The paper presents the results of a complex joint Russian-Vietnamese geological, geophysical and oceanographic expedition in the South-China Sea (R/V “Akademik M.A. Lavrentyev”, cruise 88, 2019), as well as related joint Russian-Vietnamese marine and land researches in the area of north and south Vietnam under a series of local FEB RAS – VAST grants. The organizers of the marine expedition are the V. I. Ilyichev Pacific Oceanological Institute of the Far Eastern Branch of the Russian Academy of Sciences (POI FEB RAS) and the Institute of Marine Geology and Geophysics of the Vietnam Academy of Science and Technology (IMGG VAST). In comparison with the Sea of Japan and the Sea of Okhotsk, it can be noted that the active bottom degassing on the on the Vietnamese shelf and slope have is a local, although the intensity of gas-geochemical anomalies is comparable to similar zones in the Far Eastern Seas. For the first time, anomalous methane fields (up to 5000 nl/l) were found in the water column of the South-China Sea, which are comparable to anomalies on the oil and gas shelf and the gas-hydrate-bearing slope of Sakhalin Island.
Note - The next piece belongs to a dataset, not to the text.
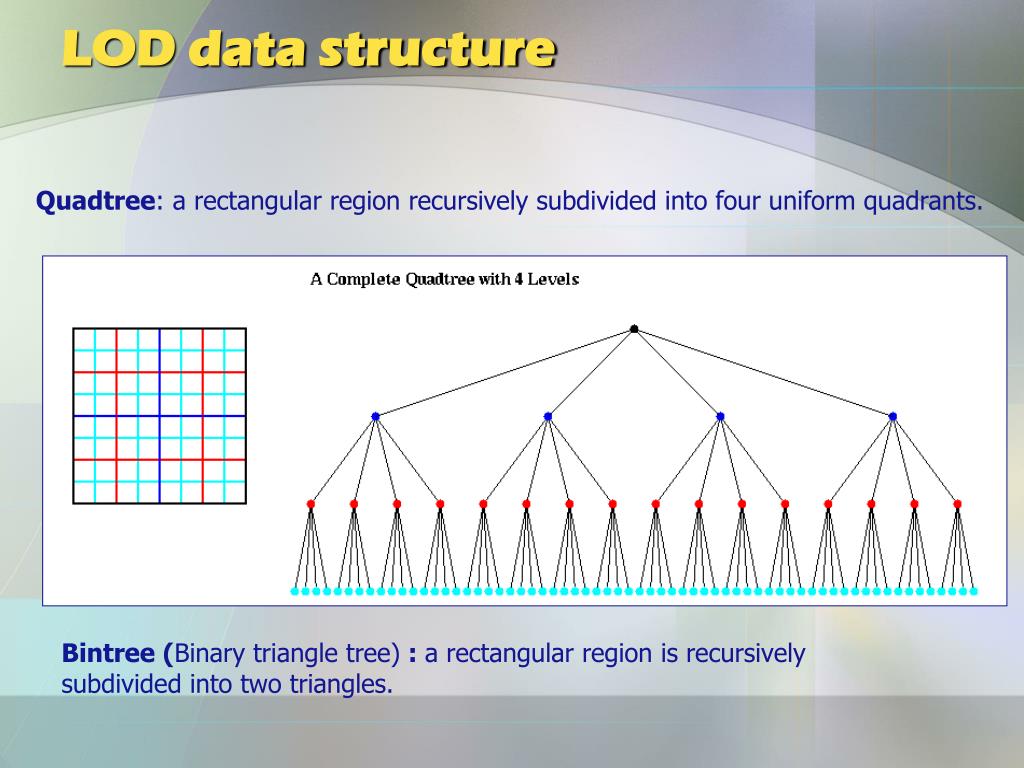 LOD data structure

Quadtree: a rectangular region recursively subdivided into four uniform quadrants.

A Complete Quadtree with 4 Levels

Bintree (Binary triangle tree) : a rectangular region is recursively subdivided into two triangles.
Metamorphosed sedimentary and volcanic rocks were discovered for the first time in the southern part of Catba Island (Gulf of Tonkin), which indicates the introduction of an endogenous body into the sedimentary strata and its further transformation. In connection with the discovery in 2020 of the large Ken Bau gas field at the southern end of the sedimentary basin of the Red River, the forecast of POI scientists about the presence of significant hydrocarbon reserves in this area was confirmed.
The work was carried out within the framework of the joint Vietnam-Russia Laboratory for Marine Sciences and Technology (V. I. Ilyichev Pacific Oceanological Institute of the Far Eastern Branch of the Russian Academy of Sciences and the Institute of Marine Geology and Geophysics Vietnam Academy of Science and Technology).
The expedition of the R/V “Akademik M.A. Lavrentyev” (cruise 88) is part of a series of expeditions in accordance with the UN Decade dedicated to the Ocean Science for Sustainable Development.